**Aim:** Reproduce the records below word for word, leaving out the pictures.

**Some records:**
"""
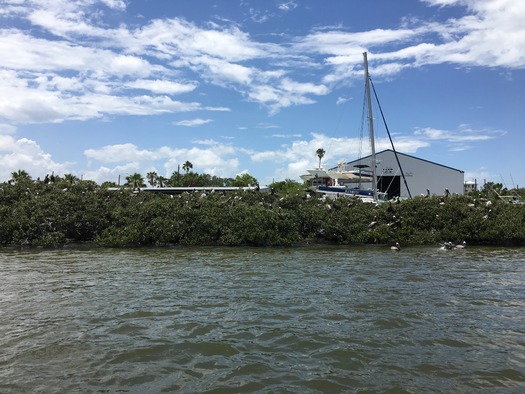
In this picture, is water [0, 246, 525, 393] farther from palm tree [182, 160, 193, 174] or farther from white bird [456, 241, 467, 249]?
palm tree [182, 160, 193, 174]

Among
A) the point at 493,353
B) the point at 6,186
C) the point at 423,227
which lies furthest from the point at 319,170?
the point at 493,353

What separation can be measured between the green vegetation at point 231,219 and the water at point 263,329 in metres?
7.58

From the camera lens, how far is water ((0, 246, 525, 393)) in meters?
6.21

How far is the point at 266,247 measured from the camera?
76.2 feet

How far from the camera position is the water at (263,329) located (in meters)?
6.21

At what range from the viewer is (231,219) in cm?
2402

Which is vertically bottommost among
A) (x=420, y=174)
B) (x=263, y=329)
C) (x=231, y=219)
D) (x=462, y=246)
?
(x=263, y=329)

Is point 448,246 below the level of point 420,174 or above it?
below

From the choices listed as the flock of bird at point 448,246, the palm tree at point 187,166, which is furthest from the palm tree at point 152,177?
the flock of bird at point 448,246

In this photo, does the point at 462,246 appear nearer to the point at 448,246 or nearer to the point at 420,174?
the point at 448,246

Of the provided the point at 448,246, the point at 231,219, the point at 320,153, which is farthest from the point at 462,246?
the point at 320,153

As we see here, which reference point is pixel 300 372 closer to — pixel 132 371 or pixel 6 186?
pixel 132 371

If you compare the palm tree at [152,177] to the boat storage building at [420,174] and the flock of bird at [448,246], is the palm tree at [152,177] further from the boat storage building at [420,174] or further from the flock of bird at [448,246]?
the flock of bird at [448,246]

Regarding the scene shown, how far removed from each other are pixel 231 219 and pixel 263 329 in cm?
1570
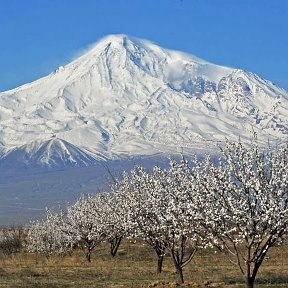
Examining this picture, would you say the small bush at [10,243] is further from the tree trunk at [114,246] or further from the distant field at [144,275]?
the tree trunk at [114,246]

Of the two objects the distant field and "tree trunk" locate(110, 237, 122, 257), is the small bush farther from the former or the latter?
"tree trunk" locate(110, 237, 122, 257)

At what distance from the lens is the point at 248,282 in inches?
938

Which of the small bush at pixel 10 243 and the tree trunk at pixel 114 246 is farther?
the small bush at pixel 10 243

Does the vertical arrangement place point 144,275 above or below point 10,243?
below

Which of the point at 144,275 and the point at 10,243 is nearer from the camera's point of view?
the point at 144,275

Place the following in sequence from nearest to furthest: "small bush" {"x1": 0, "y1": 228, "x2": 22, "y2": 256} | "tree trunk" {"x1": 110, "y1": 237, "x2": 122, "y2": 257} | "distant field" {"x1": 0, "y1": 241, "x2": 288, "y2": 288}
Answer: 1. "distant field" {"x1": 0, "y1": 241, "x2": 288, "y2": 288}
2. "tree trunk" {"x1": 110, "y1": 237, "x2": 122, "y2": 257}
3. "small bush" {"x1": 0, "y1": 228, "x2": 22, "y2": 256}

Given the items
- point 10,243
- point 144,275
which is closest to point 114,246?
point 144,275

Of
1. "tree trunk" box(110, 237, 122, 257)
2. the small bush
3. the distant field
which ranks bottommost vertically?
the distant field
"""
**Correct response:**
In this picture, is water [0, 246, 525, 393] farther from palm tree [182, 160, 193, 174] or farther from white bird [456, 241, 467, 249]?
palm tree [182, 160, 193, 174]

Among
A) the point at 493,353
B) the point at 6,186
C) the point at 423,227
which lies furthest from the point at 319,170?
the point at 493,353

What separation can be measured between the green vegetation at point 231,219 and the water at point 263,329 in metres?
7.58

From the camera lens, how far is water ((0, 246, 525, 393)) in meters?
6.21

How far is the point at 266,247 measured from the camera?
76.2 feet

How far from the camera position is the water at (263,329) located (in meters)?
6.21

At what range from the viewer is (231,219) in cm?
2402

Which is vertically bottommost among
A) (x=420, y=174)
B) (x=263, y=329)
C) (x=231, y=219)
D) (x=462, y=246)
?
(x=263, y=329)

Is point 448,246 below the level of point 420,174 or above it?
below

From the choices listed as the flock of bird at point 448,246, the palm tree at point 187,166, which is furthest from the palm tree at point 152,177?
the flock of bird at point 448,246

In this photo, does the point at 462,246 appear nearer to the point at 448,246 or nearer to the point at 420,174?
the point at 448,246

Of the provided the point at 448,246, the point at 231,219, the point at 320,153, which is farthest from the point at 462,246?
the point at 320,153

As we see here, which reference point is pixel 300 372 closer to — pixel 132 371 or pixel 6 186?
pixel 132 371

If you compare the palm tree at [152,177] to the boat storage building at [420,174] and the flock of bird at [448,246], is the palm tree at [152,177] further from the boat storage building at [420,174] or further from the flock of bird at [448,246]?
the flock of bird at [448,246]

Regarding the scene shown, how far removed from each other are pixel 231 219 and pixel 263 329 in cm?
1570
Examining this picture, would you say the small bush at [10,243] is further from the tree trunk at [114,246] or further from the distant field at [144,275]?
the tree trunk at [114,246]

Of the two objects the distant field and "tree trunk" locate(110, 237, 122, 257), is the small bush farther from the former or the latter?
"tree trunk" locate(110, 237, 122, 257)

At what distance from the lens is the point at 248,282 in inches?
938

Which of the small bush at pixel 10 243 and the tree trunk at pixel 114 246 is farther?
the small bush at pixel 10 243

Does the vertical arrangement place point 144,275 above or below point 10,243?
below

Which of the point at 144,275 and the point at 10,243 is nearer from the camera's point of view?
the point at 144,275

Place the following in sequence from nearest to furthest: "small bush" {"x1": 0, "y1": 228, "x2": 22, "y2": 256} | "tree trunk" {"x1": 110, "y1": 237, "x2": 122, "y2": 257} | "distant field" {"x1": 0, "y1": 241, "x2": 288, "y2": 288}
Answer: 1. "distant field" {"x1": 0, "y1": 241, "x2": 288, "y2": 288}
2. "tree trunk" {"x1": 110, "y1": 237, "x2": 122, "y2": 257}
3. "small bush" {"x1": 0, "y1": 228, "x2": 22, "y2": 256}

Given the items
- point 10,243
- point 144,275
which is closest to point 114,246?
point 144,275

Of
1. "tree trunk" box(110, 237, 122, 257)
2. the small bush
3. the distant field
which ranks bottommost vertically?
the distant field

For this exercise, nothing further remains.